Answering complex questions involving multiple entities and relations is a challenging task. Logically, the answer to a complex question should be derived by decomposing the complex question into multiple simple sub-questions and then answering those sub-questions. Existing work has followed this strategy but has not attempted to optimize the order of how those sub-questions are answered. As a result, the sub-questions are answered in an arbitrary order, leading to larger search space and a higher risk of missing an answer. In this paper, we propose a novel reinforcement learning(RL) approach to answering complex questions that can learn a policy to dynamically decide which sub-question should be answered at each stage of reasoning.

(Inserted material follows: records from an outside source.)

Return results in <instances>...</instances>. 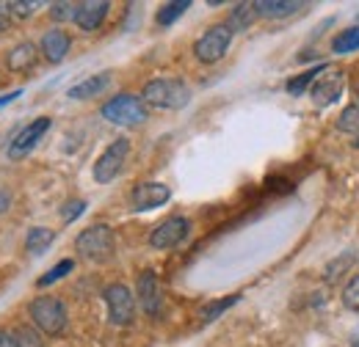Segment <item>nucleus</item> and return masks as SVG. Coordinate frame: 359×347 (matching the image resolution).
<instances>
[{
  "label": "nucleus",
  "instance_id": "nucleus-1",
  "mask_svg": "<svg viewBox=\"0 0 359 347\" xmlns=\"http://www.w3.org/2000/svg\"><path fill=\"white\" fill-rule=\"evenodd\" d=\"M191 91L182 80H172V78H161V80H149L144 86V102L161 111H180L188 105Z\"/></svg>",
  "mask_w": 359,
  "mask_h": 347
},
{
  "label": "nucleus",
  "instance_id": "nucleus-2",
  "mask_svg": "<svg viewBox=\"0 0 359 347\" xmlns=\"http://www.w3.org/2000/svg\"><path fill=\"white\" fill-rule=\"evenodd\" d=\"M75 248L81 251V257H86L91 262H105L114 257V248H116V237H114V229L105 226V223H94L89 229H83L75 240Z\"/></svg>",
  "mask_w": 359,
  "mask_h": 347
},
{
  "label": "nucleus",
  "instance_id": "nucleus-3",
  "mask_svg": "<svg viewBox=\"0 0 359 347\" xmlns=\"http://www.w3.org/2000/svg\"><path fill=\"white\" fill-rule=\"evenodd\" d=\"M102 116L111 122V125H119V127H135L147 119V108L144 102L133 97V94H119L114 97L111 102L102 105Z\"/></svg>",
  "mask_w": 359,
  "mask_h": 347
},
{
  "label": "nucleus",
  "instance_id": "nucleus-4",
  "mask_svg": "<svg viewBox=\"0 0 359 347\" xmlns=\"http://www.w3.org/2000/svg\"><path fill=\"white\" fill-rule=\"evenodd\" d=\"M31 317H34V323L45 334H50V337H55V334H61L67 328V309H64V304L58 298H53V295L36 298L31 304Z\"/></svg>",
  "mask_w": 359,
  "mask_h": 347
},
{
  "label": "nucleus",
  "instance_id": "nucleus-5",
  "mask_svg": "<svg viewBox=\"0 0 359 347\" xmlns=\"http://www.w3.org/2000/svg\"><path fill=\"white\" fill-rule=\"evenodd\" d=\"M229 42H232L229 25H213V28H208V31L196 39L194 52H196V58H199L202 64H216V61L224 58V52L229 50Z\"/></svg>",
  "mask_w": 359,
  "mask_h": 347
},
{
  "label": "nucleus",
  "instance_id": "nucleus-6",
  "mask_svg": "<svg viewBox=\"0 0 359 347\" xmlns=\"http://www.w3.org/2000/svg\"><path fill=\"white\" fill-rule=\"evenodd\" d=\"M128 152H130V141H128V138H116V141L100 155V160L94 163V179H97L100 185H105V182H111L114 176H119L125 160H128Z\"/></svg>",
  "mask_w": 359,
  "mask_h": 347
},
{
  "label": "nucleus",
  "instance_id": "nucleus-7",
  "mask_svg": "<svg viewBox=\"0 0 359 347\" xmlns=\"http://www.w3.org/2000/svg\"><path fill=\"white\" fill-rule=\"evenodd\" d=\"M105 304H108V317L114 325H130L135 317V298L125 284H111L105 287Z\"/></svg>",
  "mask_w": 359,
  "mask_h": 347
},
{
  "label": "nucleus",
  "instance_id": "nucleus-8",
  "mask_svg": "<svg viewBox=\"0 0 359 347\" xmlns=\"http://www.w3.org/2000/svg\"><path fill=\"white\" fill-rule=\"evenodd\" d=\"M343 86H346V78L340 69L334 66H323V72L315 78L313 86V102L318 108H326L332 102H337V97L343 94Z\"/></svg>",
  "mask_w": 359,
  "mask_h": 347
},
{
  "label": "nucleus",
  "instance_id": "nucleus-9",
  "mask_svg": "<svg viewBox=\"0 0 359 347\" xmlns=\"http://www.w3.org/2000/svg\"><path fill=\"white\" fill-rule=\"evenodd\" d=\"M188 232H191V223H188V218H169V220H163L161 226H155V232L149 234V246L152 248H175L180 246L185 237H188Z\"/></svg>",
  "mask_w": 359,
  "mask_h": 347
},
{
  "label": "nucleus",
  "instance_id": "nucleus-10",
  "mask_svg": "<svg viewBox=\"0 0 359 347\" xmlns=\"http://www.w3.org/2000/svg\"><path fill=\"white\" fill-rule=\"evenodd\" d=\"M50 130V119L47 116H39V119H34L25 130H20L14 135V141H11V146H8V155L11 157H22V155H28L39 141H42V135Z\"/></svg>",
  "mask_w": 359,
  "mask_h": 347
},
{
  "label": "nucleus",
  "instance_id": "nucleus-11",
  "mask_svg": "<svg viewBox=\"0 0 359 347\" xmlns=\"http://www.w3.org/2000/svg\"><path fill=\"white\" fill-rule=\"evenodd\" d=\"M172 199L169 185L163 182H141L133 190V207L135 210H155Z\"/></svg>",
  "mask_w": 359,
  "mask_h": 347
},
{
  "label": "nucleus",
  "instance_id": "nucleus-12",
  "mask_svg": "<svg viewBox=\"0 0 359 347\" xmlns=\"http://www.w3.org/2000/svg\"><path fill=\"white\" fill-rule=\"evenodd\" d=\"M138 301H141V309L152 317L161 311V284L155 270H144L138 276Z\"/></svg>",
  "mask_w": 359,
  "mask_h": 347
},
{
  "label": "nucleus",
  "instance_id": "nucleus-13",
  "mask_svg": "<svg viewBox=\"0 0 359 347\" xmlns=\"http://www.w3.org/2000/svg\"><path fill=\"white\" fill-rule=\"evenodd\" d=\"M108 8H111L108 0H86V3H78V6H75V22H78V28H83V31H97V28L102 25Z\"/></svg>",
  "mask_w": 359,
  "mask_h": 347
},
{
  "label": "nucleus",
  "instance_id": "nucleus-14",
  "mask_svg": "<svg viewBox=\"0 0 359 347\" xmlns=\"http://www.w3.org/2000/svg\"><path fill=\"white\" fill-rule=\"evenodd\" d=\"M69 36L61 31V28H53V31H47L45 36H42V52H45L47 61H53V64H58V61H64L67 58V52H69Z\"/></svg>",
  "mask_w": 359,
  "mask_h": 347
},
{
  "label": "nucleus",
  "instance_id": "nucleus-15",
  "mask_svg": "<svg viewBox=\"0 0 359 347\" xmlns=\"http://www.w3.org/2000/svg\"><path fill=\"white\" fill-rule=\"evenodd\" d=\"M299 8H304V3H299V0H257V3H255L257 17H269V20L290 17V14H296Z\"/></svg>",
  "mask_w": 359,
  "mask_h": 347
},
{
  "label": "nucleus",
  "instance_id": "nucleus-16",
  "mask_svg": "<svg viewBox=\"0 0 359 347\" xmlns=\"http://www.w3.org/2000/svg\"><path fill=\"white\" fill-rule=\"evenodd\" d=\"M36 64V44L34 42H22L17 44L11 52H8V69L11 72H25Z\"/></svg>",
  "mask_w": 359,
  "mask_h": 347
},
{
  "label": "nucleus",
  "instance_id": "nucleus-17",
  "mask_svg": "<svg viewBox=\"0 0 359 347\" xmlns=\"http://www.w3.org/2000/svg\"><path fill=\"white\" fill-rule=\"evenodd\" d=\"M108 83H111L108 75H91L86 80H81L78 86L69 88V97H72V99H89V97H97L100 91H105Z\"/></svg>",
  "mask_w": 359,
  "mask_h": 347
},
{
  "label": "nucleus",
  "instance_id": "nucleus-18",
  "mask_svg": "<svg viewBox=\"0 0 359 347\" xmlns=\"http://www.w3.org/2000/svg\"><path fill=\"white\" fill-rule=\"evenodd\" d=\"M255 17H257L255 3H238V6L232 8V14H229V22H226V25H229L232 34H235V31H246Z\"/></svg>",
  "mask_w": 359,
  "mask_h": 347
},
{
  "label": "nucleus",
  "instance_id": "nucleus-19",
  "mask_svg": "<svg viewBox=\"0 0 359 347\" xmlns=\"http://www.w3.org/2000/svg\"><path fill=\"white\" fill-rule=\"evenodd\" d=\"M53 240H55V232H53V229L36 226V229H31V232H28L25 246H28V251H31V254H45L47 246H50Z\"/></svg>",
  "mask_w": 359,
  "mask_h": 347
},
{
  "label": "nucleus",
  "instance_id": "nucleus-20",
  "mask_svg": "<svg viewBox=\"0 0 359 347\" xmlns=\"http://www.w3.org/2000/svg\"><path fill=\"white\" fill-rule=\"evenodd\" d=\"M354 50H359V25L343 31V34L332 42V52H337V55H346V52H354Z\"/></svg>",
  "mask_w": 359,
  "mask_h": 347
},
{
  "label": "nucleus",
  "instance_id": "nucleus-21",
  "mask_svg": "<svg viewBox=\"0 0 359 347\" xmlns=\"http://www.w3.org/2000/svg\"><path fill=\"white\" fill-rule=\"evenodd\" d=\"M337 130L340 132H348V135H359V102H351L343 113H340V119H337Z\"/></svg>",
  "mask_w": 359,
  "mask_h": 347
},
{
  "label": "nucleus",
  "instance_id": "nucleus-22",
  "mask_svg": "<svg viewBox=\"0 0 359 347\" xmlns=\"http://www.w3.org/2000/svg\"><path fill=\"white\" fill-rule=\"evenodd\" d=\"M241 301V295H229V298H222V301H213V304H208L202 311H199V317H202V323H213L216 317H222L229 306H235Z\"/></svg>",
  "mask_w": 359,
  "mask_h": 347
},
{
  "label": "nucleus",
  "instance_id": "nucleus-23",
  "mask_svg": "<svg viewBox=\"0 0 359 347\" xmlns=\"http://www.w3.org/2000/svg\"><path fill=\"white\" fill-rule=\"evenodd\" d=\"M191 3L188 0H175V3H166V6H161V11H158V25H172L177 17L185 14V8H188Z\"/></svg>",
  "mask_w": 359,
  "mask_h": 347
},
{
  "label": "nucleus",
  "instance_id": "nucleus-24",
  "mask_svg": "<svg viewBox=\"0 0 359 347\" xmlns=\"http://www.w3.org/2000/svg\"><path fill=\"white\" fill-rule=\"evenodd\" d=\"M72 267H75V262H72V260H61L58 264H55V267H50V270H47V273L42 276V278H39V281H36V284H39V287H50L53 281L64 278V276H67Z\"/></svg>",
  "mask_w": 359,
  "mask_h": 347
},
{
  "label": "nucleus",
  "instance_id": "nucleus-25",
  "mask_svg": "<svg viewBox=\"0 0 359 347\" xmlns=\"http://www.w3.org/2000/svg\"><path fill=\"white\" fill-rule=\"evenodd\" d=\"M320 72H323V66H315V69H307V72H304V75H299V78H293V80H290V83H287V91H290V94H293V97H299V94H302V91H304V88L310 86V83H313L315 78H318V75H320Z\"/></svg>",
  "mask_w": 359,
  "mask_h": 347
},
{
  "label": "nucleus",
  "instance_id": "nucleus-26",
  "mask_svg": "<svg viewBox=\"0 0 359 347\" xmlns=\"http://www.w3.org/2000/svg\"><path fill=\"white\" fill-rule=\"evenodd\" d=\"M14 339H17V347H45L42 339H39V334L31 325H20L17 334H14Z\"/></svg>",
  "mask_w": 359,
  "mask_h": 347
},
{
  "label": "nucleus",
  "instance_id": "nucleus-27",
  "mask_svg": "<svg viewBox=\"0 0 359 347\" xmlns=\"http://www.w3.org/2000/svg\"><path fill=\"white\" fill-rule=\"evenodd\" d=\"M343 304L359 314V276H354V278L346 284V290H343Z\"/></svg>",
  "mask_w": 359,
  "mask_h": 347
},
{
  "label": "nucleus",
  "instance_id": "nucleus-28",
  "mask_svg": "<svg viewBox=\"0 0 359 347\" xmlns=\"http://www.w3.org/2000/svg\"><path fill=\"white\" fill-rule=\"evenodd\" d=\"M34 8H36V3H28V0H11V3H6V11L14 14V17H20V20L31 17Z\"/></svg>",
  "mask_w": 359,
  "mask_h": 347
},
{
  "label": "nucleus",
  "instance_id": "nucleus-29",
  "mask_svg": "<svg viewBox=\"0 0 359 347\" xmlns=\"http://www.w3.org/2000/svg\"><path fill=\"white\" fill-rule=\"evenodd\" d=\"M83 210H86V201H81V199H78V201H67V204H64V210H61V218H64L67 223H72V220L81 215Z\"/></svg>",
  "mask_w": 359,
  "mask_h": 347
},
{
  "label": "nucleus",
  "instance_id": "nucleus-30",
  "mask_svg": "<svg viewBox=\"0 0 359 347\" xmlns=\"http://www.w3.org/2000/svg\"><path fill=\"white\" fill-rule=\"evenodd\" d=\"M53 17H55V20L72 17V20H75V3H55V6H53Z\"/></svg>",
  "mask_w": 359,
  "mask_h": 347
},
{
  "label": "nucleus",
  "instance_id": "nucleus-31",
  "mask_svg": "<svg viewBox=\"0 0 359 347\" xmlns=\"http://www.w3.org/2000/svg\"><path fill=\"white\" fill-rule=\"evenodd\" d=\"M17 97H22V88H17V91H11V94H6V97H0V111L6 108V105H11Z\"/></svg>",
  "mask_w": 359,
  "mask_h": 347
},
{
  "label": "nucleus",
  "instance_id": "nucleus-32",
  "mask_svg": "<svg viewBox=\"0 0 359 347\" xmlns=\"http://www.w3.org/2000/svg\"><path fill=\"white\" fill-rule=\"evenodd\" d=\"M0 347H17V339H14L11 334H6V331H0Z\"/></svg>",
  "mask_w": 359,
  "mask_h": 347
},
{
  "label": "nucleus",
  "instance_id": "nucleus-33",
  "mask_svg": "<svg viewBox=\"0 0 359 347\" xmlns=\"http://www.w3.org/2000/svg\"><path fill=\"white\" fill-rule=\"evenodd\" d=\"M6 25H8V11H6V3H0V34L6 31Z\"/></svg>",
  "mask_w": 359,
  "mask_h": 347
},
{
  "label": "nucleus",
  "instance_id": "nucleus-34",
  "mask_svg": "<svg viewBox=\"0 0 359 347\" xmlns=\"http://www.w3.org/2000/svg\"><path fill=\"white\" fill-rule=\"evenodd\" d=\"M8 201H11V199H8V193H0V213L8 207Z\"/></svg>",
  "mask_w": 359,
  "mask_h": 347
},
{
  "label": "nucleus",
  "instance_id": "nucleus-35",
  "mask_svg": "<svg viewBox=\"0 0 359 347\" xmlns=\"http://www.w3.org/2000/svg\"><path fill=\"white\" fill-rule=\"evenodd\" d=\"M354 149H359V135L354 138Z\"/></svg>",
  "mask_w": 359,
  "mask_h": 347
},
{
  "label": "nucleus",
  "instance_id": "nucleus-36",
  "mask_svg": "<svg viewBox=\"0 0 359 347\" xmlns=\"http://www.w3.org/2000/svg\"><path fill=\"white\" fill-rule=\"evenodd\" d=\"M357 97H359V83H357Z\"/></svg>",
  "mask_w": 359,
  "mask_h": 347
}]
</instances>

We lever-age the expected value-variance criterion to enable the learned policy to balance between the risk and utility of answering a sub-question. Experiment results show that the RL approach can substantially improve the optimality of ordering the sub-questions, leading to improved accuracy of question answering. The proposed method for learning to order sub-questions is general and can thus be potentially combined with many existing ideas for answering complex questions to enhance their performance.